What I did dream about was being an entrepreneur, from a very young age. So when I graduated from business school, no one was surprised when I decided to start my own business. I didn’t know yet what kind of business, so I kept my eyes and ears open and left it up to the universe to tell me. Imagine my horror, then, when the thing I kept on hearing about was the stress of cleaning house and how hard it was to do it, and for those who wanted to hire it out, how hard it was to find a reliable, trustworthy cleaning person who actually knew what they were doing. I couldn’t avoid this constant barrage of the same message even though it was so contrary to who I was. Me? Start a cleaning company? Do you know who I am?
Nonetheless, I followed the noise and wrote a business plan and took it to my uncle Larry, my trusted mentor. He told me that in orderto be a success, I’d have to start cleaning and learning my business from the ground up. When I got over my initial shock, I decided I’d go into it fully, sleeves rolled up and boots to the ground. After eighteen months of research, practice, and hard-core business building—waiting tables at night and cleaning for clients during the day—I was able to quit my serving job and focus on the business full time.
By this point, I had figured out that I could get more done in less time if I reengineered the way I worked. I went through all the general cleaning tasks that needed to be done at each visit in a home (using my creation, the 59-Point Checklist) and tested many techniques, various products (both homemade and store-bought) and, of course, timed and critiqued myself while doing so. I put a lot of hours, money, and energy into it, and what I came out with were vast improvements on how to get the job done well in the least amount of time. I started to write down these ideas and teach new hires how to clean this way (I even managed to convert seasoned employees who’d occasionally throw me a raised eyebrow—who does she think she is?). It was awkward at times. I was only twenty-four. But they listened!
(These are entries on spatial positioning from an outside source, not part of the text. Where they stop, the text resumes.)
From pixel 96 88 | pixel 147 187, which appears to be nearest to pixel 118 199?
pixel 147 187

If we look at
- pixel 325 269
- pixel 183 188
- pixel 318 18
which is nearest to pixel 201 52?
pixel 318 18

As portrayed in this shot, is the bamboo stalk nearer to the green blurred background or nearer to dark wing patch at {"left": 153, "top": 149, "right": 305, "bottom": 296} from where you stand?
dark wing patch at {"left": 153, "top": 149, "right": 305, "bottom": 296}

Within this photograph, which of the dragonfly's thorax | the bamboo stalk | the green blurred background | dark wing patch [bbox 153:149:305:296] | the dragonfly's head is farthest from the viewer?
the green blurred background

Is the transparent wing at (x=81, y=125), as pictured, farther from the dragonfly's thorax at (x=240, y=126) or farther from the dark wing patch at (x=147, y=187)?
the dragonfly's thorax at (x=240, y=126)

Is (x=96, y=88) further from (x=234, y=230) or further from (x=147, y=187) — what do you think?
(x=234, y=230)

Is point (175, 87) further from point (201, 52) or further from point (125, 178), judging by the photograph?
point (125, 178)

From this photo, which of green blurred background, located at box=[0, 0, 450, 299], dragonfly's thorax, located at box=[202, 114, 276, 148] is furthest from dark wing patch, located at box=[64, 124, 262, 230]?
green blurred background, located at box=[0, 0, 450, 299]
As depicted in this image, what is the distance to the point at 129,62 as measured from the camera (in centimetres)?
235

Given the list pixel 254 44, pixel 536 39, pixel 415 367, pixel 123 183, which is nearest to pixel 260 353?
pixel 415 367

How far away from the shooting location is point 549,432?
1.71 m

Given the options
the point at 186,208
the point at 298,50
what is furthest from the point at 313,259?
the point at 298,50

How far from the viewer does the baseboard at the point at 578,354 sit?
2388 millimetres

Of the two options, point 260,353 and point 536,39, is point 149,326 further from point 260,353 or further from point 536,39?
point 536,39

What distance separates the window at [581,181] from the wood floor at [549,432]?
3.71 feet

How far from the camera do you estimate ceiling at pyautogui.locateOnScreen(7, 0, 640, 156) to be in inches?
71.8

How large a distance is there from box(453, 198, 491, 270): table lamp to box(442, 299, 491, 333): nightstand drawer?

Our reputation was incredible and my staff performed their jobs impeccably: I had come up with a better way to clean. In 2008, when the economy took a nose-dive, I worried that my business, just eighteen months old at the time, would have to close down. To my surprise, the business grew fivefold that year! People wanted to come home to a clean space, regardless of how the economy was doing. They’d sooner give up dining out or new handbags before they’d say goodbye to a clean, serene home. I knew I was onto something.
In 2011, my then-fiancé, Chad, and I started making YouTube videos about cleaning. We thought it would help grow the service business in Toronto. What we didn’t really consider was how global and prolific YouTube would become, and next thing we knew, we were getting clicks from all over the world. We have since created hundreds of videos that have garnered millions of views. I’m often asked for a whole cleaning routine, or a more holistic approach, that encapsulates all my teachings and simplifications in one place. And that’s why I put together this book. I want to teach you all my secrets and show you how to reform your cleaning habits, no matter if you’re just starting out or are a veteran home-keeper.